When you run nginx -s reload, the master process:
- Parses and validates the new configuration (if invalid, the reload is aborted with no impact on running workers)
- Spawns new worker processes with the new configuration
- Sends a graceful shutdown signal to old workers
- Old workers stop accepting new connections but finish processing in-flight requests
- Once all in-flight requests complete, old workers exit
This is why Nginx can reload configuration with zero downtime. At any point during the reload, either old or new workers (or both) are handling traffic. No connections are dropped.
Why this matters in production
In a Kubernetes environment with frequent config changes (new upstreams, updated TLS certificates), this reload mechanism means you never need to restart the Nginx pod. I use inotifywait or a sidecar to watch for config changes and trigger nginx -s reload automatically. The reload takes milliseconds and does not drop a single connection.

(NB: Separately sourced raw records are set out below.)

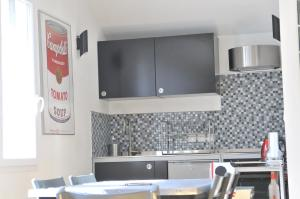 A kitchen or kitchenette at Studio Alpins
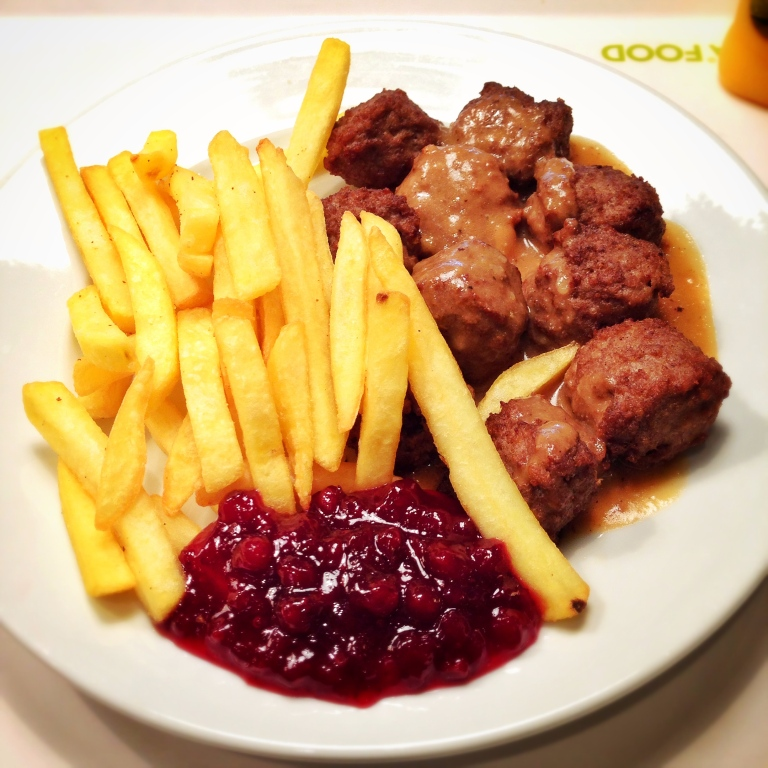 Meatballs with chips, smothered in Gravy and served with Cranberry Jam.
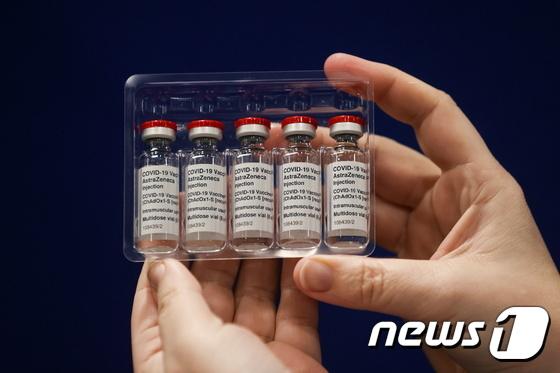 영국 뉴캐슬어폰타인에 있는 백신센터에서 의료진이 아스트라제네카가 개발한 신종 코로나바이러스감염증(코로나19) 백신을 들어 보이는 모습. 로이터=뉴스1© 뉴스1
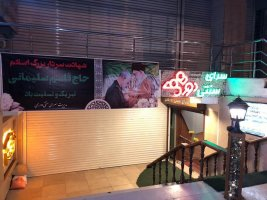 ویترین واحد های صنفی شهر کرج مزین شده با تصاویر شهید سردار قاسم سلیمانی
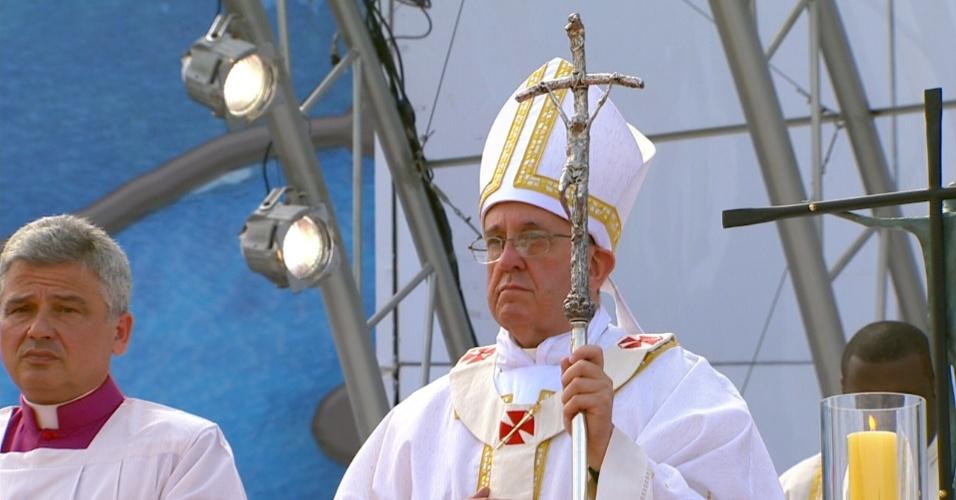 28.jul.2013 - Papa Francisco sobe ao palco em Copacabana, no Rio de Janeiro, para missa de encerramento da JMJ (Jornada Mundial da Juventude)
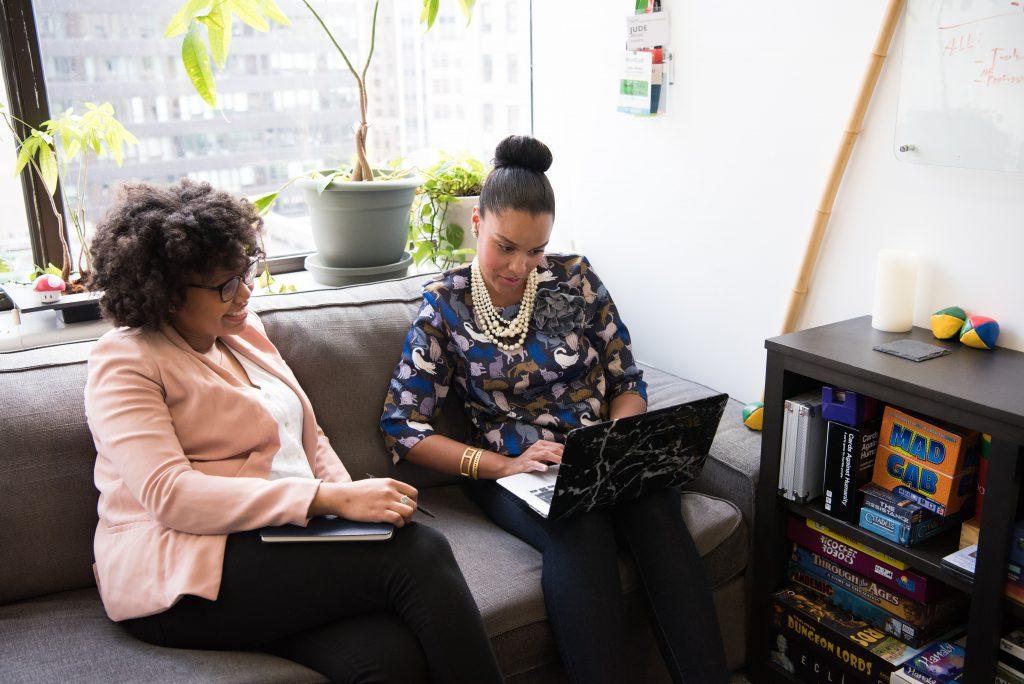 discussion entre deux femmes sur un canapé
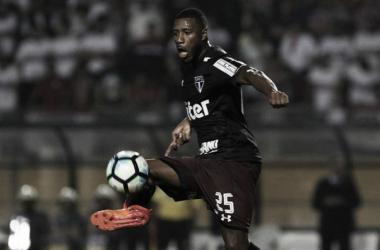 São Paulo oficializa compra de Jucilei e fecha vínculo por quatro temporadas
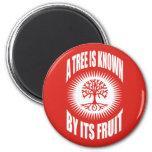 Un árbol es sabido por su fruta imán para frigorífico
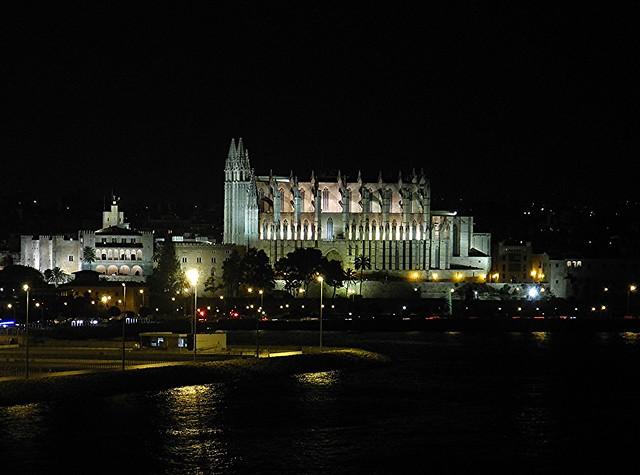 Cathedral of Santa Maria of Palma by night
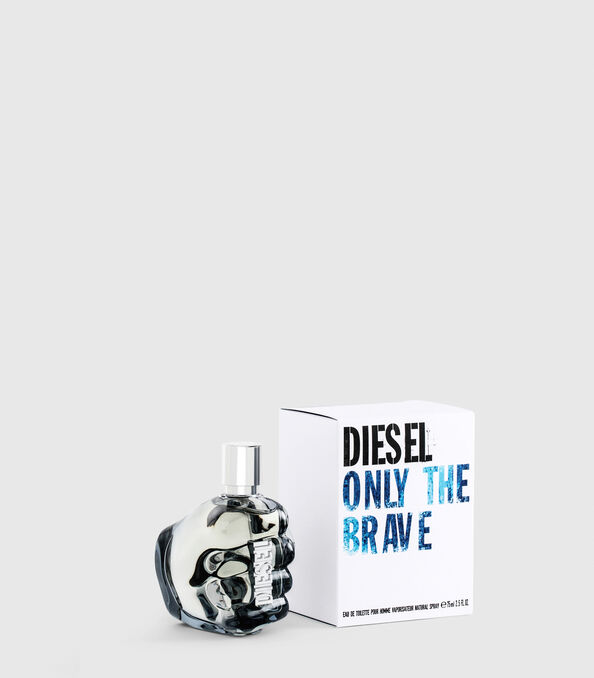https://it.diesel.com/dw/image/v2/BBLG_PRD/on/demandware.static/-/Sites-diesel-master-catalog/default/dw0a98a7c3/images/large/PL0124_00PRO_01_O.jpg?sw=594&sh=678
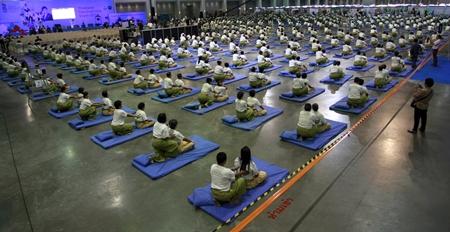 641 massage therapists mass-massage 641 people simultaneously for 12 minutes to win a Guinness World Record. (AP Photo/Apichart Weerawong)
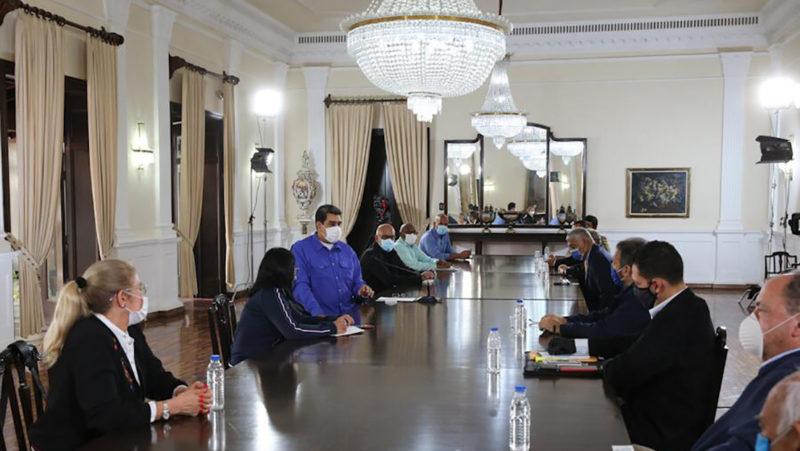 Maduro sostuvo una reunión de dos horas con representantes de la oposición venezolana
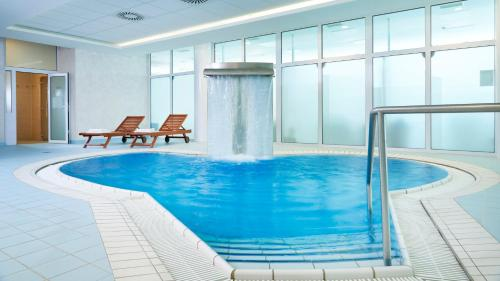 Het zwembad bij of vlak bij Orea Spa Hotel Cristal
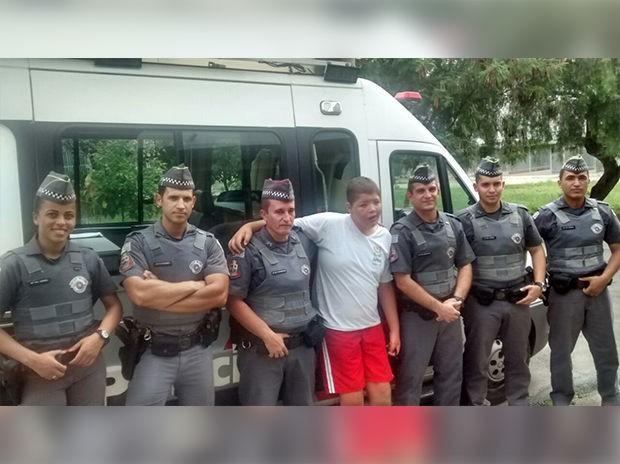 Policiais posaram ao lado de Wemerson Murilo  (Foto: PM/Divulgação)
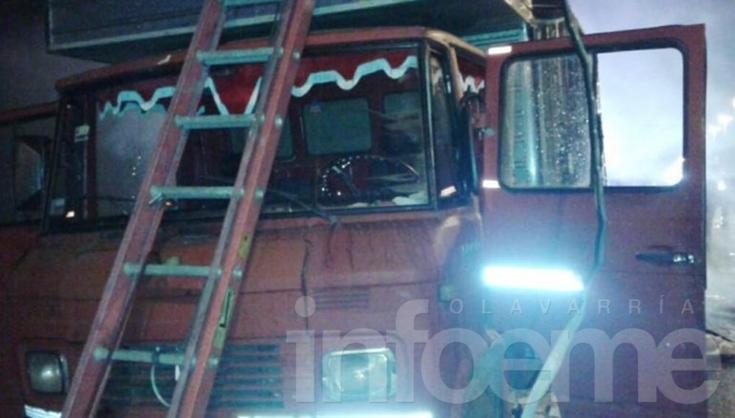Olavarriense transportaba municiones y se le incendió el camión
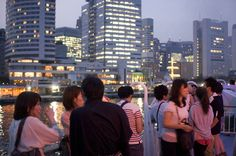 Tokyo-Bay Yukata Cruise: a nightly summertime beer party on the bay
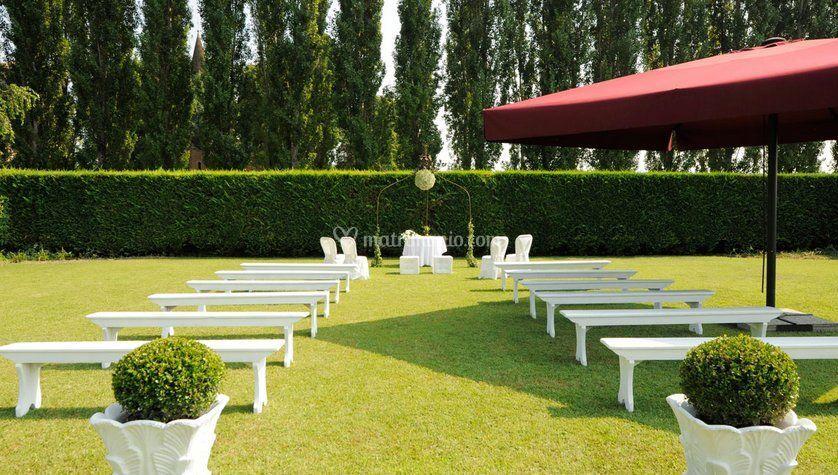 Allestimento giardino di Casa Bastia  Foto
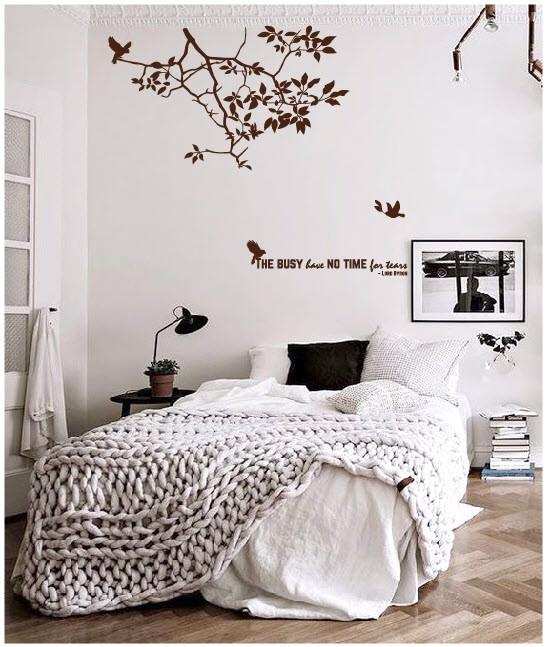 Decal dán tường phòng ngủ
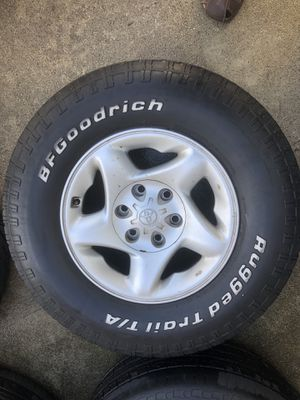 Toyota 265 70 16 rims and tires for Sale in Oceanside, CA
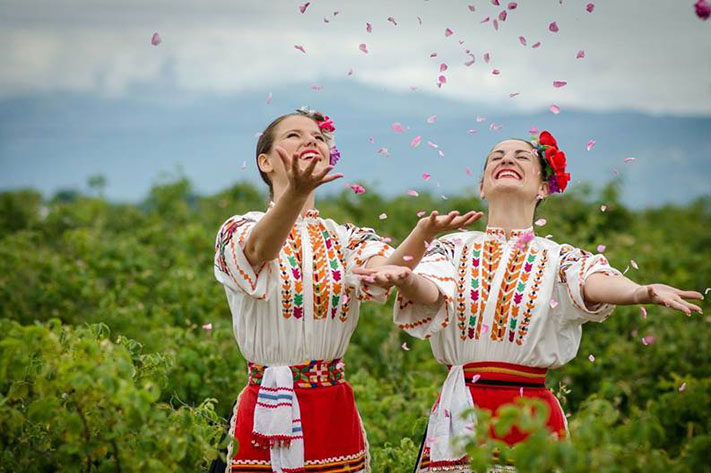 Thiếu nữ Bulgaria trong một lễ hội mùa xuân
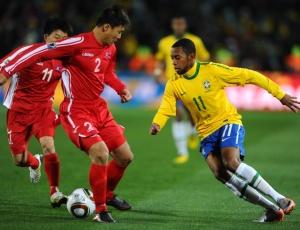 Robinho foi um dos mais ativos em campo e deu a assistência para o gol de Elano, o segundo do time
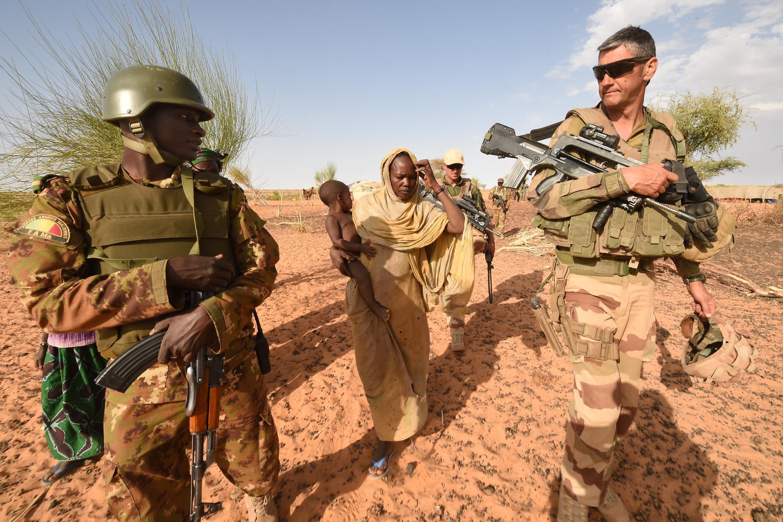 Un soldat malien et un militaire français engagés dans l'opération Barkhane.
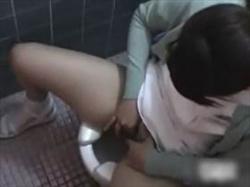 【素人盗撮】病院内隠撮!トイレで嘔吐の後オナニーする女性患者や性欲処理する看護師の姿を撮影した映像の画像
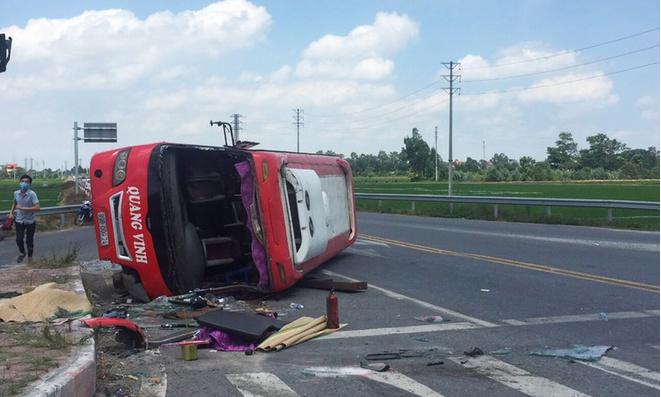 Tin tức tai nạn giao thông (TNGT) chiều 25/7: Container tông ôtô khách lật ngang, 2 người tử vong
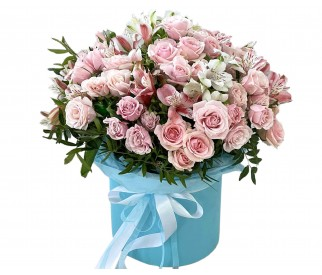 Розы в коробке №387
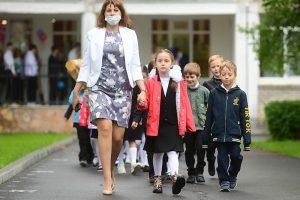 Школы в Петербурге не переводят на дистанционное обучение, несмотря на рост заболеваемости COVID-19. Как работают противовирусные меры и что о них думают родители и учителя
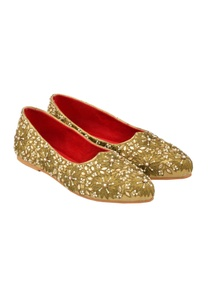 antique-gold-zardozi-juttis
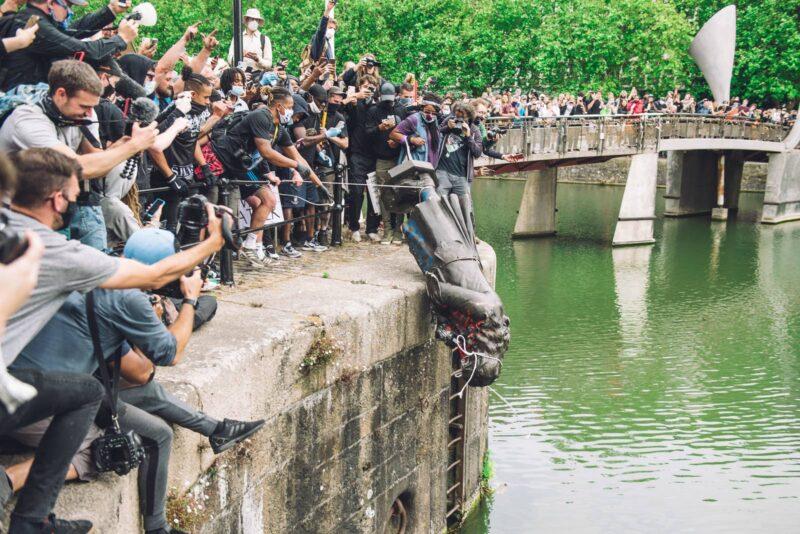 The most powerful photos 2020 - Những bức ảnh ảnh hưởng mạnh mẽ nhất năm 2020 | 50mm Vietnam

Worker Process Configuration
| Directive | Typical Value | Purpose |
|---|---|---|
worker_processes | auto (one per CPU core) | Number of worker processes |
worker_connections | 1024-65535 | Max connections per worker |
worker_cpu_affinity | auto | Pin workers to specific CPU cores |
worker_rlimit_nofile | 65535 | Max open file descriptors per worker |
accept_mutex | off (with SO_REUSEPORT) | Serializes accept() calls across workers |
Event-Driven Architecture with epoll
This is the core of why Nginx is fast. Each worker runs a single-threaded event loop that multiplexes thousands of connections through non-blocking I/O. No threads are created per connection, no processes are forked. The event loop is the entire concurrency model.
How epoll Works
epoll is Linux's scalable I/O event notification mechanism. It replaced the older select() and poll() system calls, which had O(N) performance (the kernel scanned every file descriptor on every call). epoll is O(1) for waiting and O(active_events) for processing.
The three key system calls:
epoll_create(): Create an epoll instance (returns a file descriptor)epoll_ctl(fd, ADD/MOD/DEL): Register or modify interest in a file descriptorepoll_wait(max_events, timeout): Block until events are ready or timeout expires
When a client sends data, the network card triggers an interrupt. The kernel protocol stack processes the packet and marks the socket as readable. The next epoll_wait() call returns that socket in the ready list. The worker reads the data (non-blocking, so it never waits), processes the request, and registers interest in writability when the response is ready.
The Event Loop
The simplified event loop pseudocode:
// Nginx worker event loop (simplified)
function worker_event_loop():
while not shutting_down:
timeout = find_next_timer_expiry()
events = epoll_wait(epfd, max_events, timeout)
for event in events:
if event.is_accept:
conn = accept(listen_fd) // Non-blocking accept
set_nonblocking(conn.fd)
epoll_add(conn.fd, READ) // Register for read events
elif event.is_readable:
data = read(event.fd) // Non-blocking read
if data:
process_request(event.conn, data)
else:
close_connection(event.conn)
elif event.is_writable:
bytes_sent = write(event.fd, event.conn.send_buf)
if send_buf_empty:
epoll_modify(event.fd, READ) // Done writing
process_expired_timers()
run_posted_events()
Why This Is Better Than Thread-Per-Connection
The critical difference between Nginx and Apache's prefork/worker model:
| Aspect | Nginx (event-driven) | Apache prefork (process-per-conn) |
|---|---|---|
| Memory per connection | ~2.5 KB | ~2-10 MB (full process) |
| 10K connections memory | ~25 MB | ~20-100 GB |
| Context switches | Minimal (single thread) | Constant (OS scheduling) |
| Idle connection cost | Nearly zero (just an fd) | Full process/thread resources |
| CPU cache efficiency | Excellent (single thread) | Poor (threads thrash L1/L2) |
The one thing that blocks Nginx workers
Any blocking operation inside a worker stalls ALL connections on that worker. This includes: blocking DNS resolution (use the resolver directive for async DNS), reading large files from a slow disk without AIO, and third-party modules that make synchronous HTTP calls. I have seen a single blocking DNS lookup add 5 seconds of latency to every connection on that worker.
Request Processing Phases
When an HTTP request arrives at a worker, Nginx processes it through a well-defined pipeline of 11 phases. Each phase has registered handler modules that execute in order. Understanding these phases is critical for debugging why a request is handled differently than expected, especially when multiple location blocks, rewrite rules, and access controls interact.
The 11 Phases
The diagram below shows all 11 phases in order. Each phase can have multiple registered modules. A module in any phase can terminate the request early (e.g., the access phase returns 403, or the rate limiter returns 429). If no module terminates, processing continues to the next phase.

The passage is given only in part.